[Records provided — start]

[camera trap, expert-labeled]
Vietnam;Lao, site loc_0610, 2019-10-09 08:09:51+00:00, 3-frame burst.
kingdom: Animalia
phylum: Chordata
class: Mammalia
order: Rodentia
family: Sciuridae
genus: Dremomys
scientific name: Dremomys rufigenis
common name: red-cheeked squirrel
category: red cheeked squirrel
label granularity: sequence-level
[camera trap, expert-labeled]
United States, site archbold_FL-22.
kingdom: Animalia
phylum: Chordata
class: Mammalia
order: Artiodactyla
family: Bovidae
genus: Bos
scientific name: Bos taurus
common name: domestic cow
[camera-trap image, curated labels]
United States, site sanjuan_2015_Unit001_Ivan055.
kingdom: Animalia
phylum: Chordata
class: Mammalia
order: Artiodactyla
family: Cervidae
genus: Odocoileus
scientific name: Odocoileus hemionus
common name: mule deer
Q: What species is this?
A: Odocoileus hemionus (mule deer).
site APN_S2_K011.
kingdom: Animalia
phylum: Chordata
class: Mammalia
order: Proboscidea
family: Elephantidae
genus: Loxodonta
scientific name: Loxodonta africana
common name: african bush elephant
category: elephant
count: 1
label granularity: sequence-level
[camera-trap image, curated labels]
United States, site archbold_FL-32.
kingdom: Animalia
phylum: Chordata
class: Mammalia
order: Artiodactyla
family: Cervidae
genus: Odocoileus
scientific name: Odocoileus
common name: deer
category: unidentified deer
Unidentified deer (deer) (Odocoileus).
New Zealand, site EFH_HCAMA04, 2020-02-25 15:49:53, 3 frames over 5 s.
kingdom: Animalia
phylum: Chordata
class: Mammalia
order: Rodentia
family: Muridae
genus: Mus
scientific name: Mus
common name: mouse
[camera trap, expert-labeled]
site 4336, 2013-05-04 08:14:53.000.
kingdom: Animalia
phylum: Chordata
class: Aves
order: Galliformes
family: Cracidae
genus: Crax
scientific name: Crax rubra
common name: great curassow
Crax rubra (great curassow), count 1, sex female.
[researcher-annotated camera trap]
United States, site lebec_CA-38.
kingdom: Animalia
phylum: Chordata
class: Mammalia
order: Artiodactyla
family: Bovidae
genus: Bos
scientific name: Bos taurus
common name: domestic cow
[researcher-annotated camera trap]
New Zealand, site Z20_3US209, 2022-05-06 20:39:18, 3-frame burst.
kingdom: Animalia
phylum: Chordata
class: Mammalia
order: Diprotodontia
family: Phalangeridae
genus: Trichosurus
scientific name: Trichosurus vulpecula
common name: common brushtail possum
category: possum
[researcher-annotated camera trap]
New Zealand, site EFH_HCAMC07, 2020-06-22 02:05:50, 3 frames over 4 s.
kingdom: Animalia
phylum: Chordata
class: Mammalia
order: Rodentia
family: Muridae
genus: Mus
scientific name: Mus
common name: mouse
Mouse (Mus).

[Records provided — finish]

[About this task] Scan the lines above, and whenever one holds the string "site", copy it.

[Solution for this task]
Vietnam;Lao, site loc_0610, 2019-10-09 08:09:51+00:00, 3-frame burst.
United States, site archbold_FL-22.
United States, site sanjuan_2015_Unit001_Ivan055.
site APN_S2_K011.
United States, site archbold_FL-32.
New Zealand, site EFH_HCAMA04, 2020-02-25 15:49:53, 3 frames over 5 s.
site 4336, 2013-05-04 08:14:53.000.
United States, site lebec_CA-38.
New Zealand, site Z20_3US209, 2022-05-06 20:39:18, 3-frame burst.
New Zealand, site EFH_HCAMC07, 2020-06-22 02:05:50, 3 frames over 4 s.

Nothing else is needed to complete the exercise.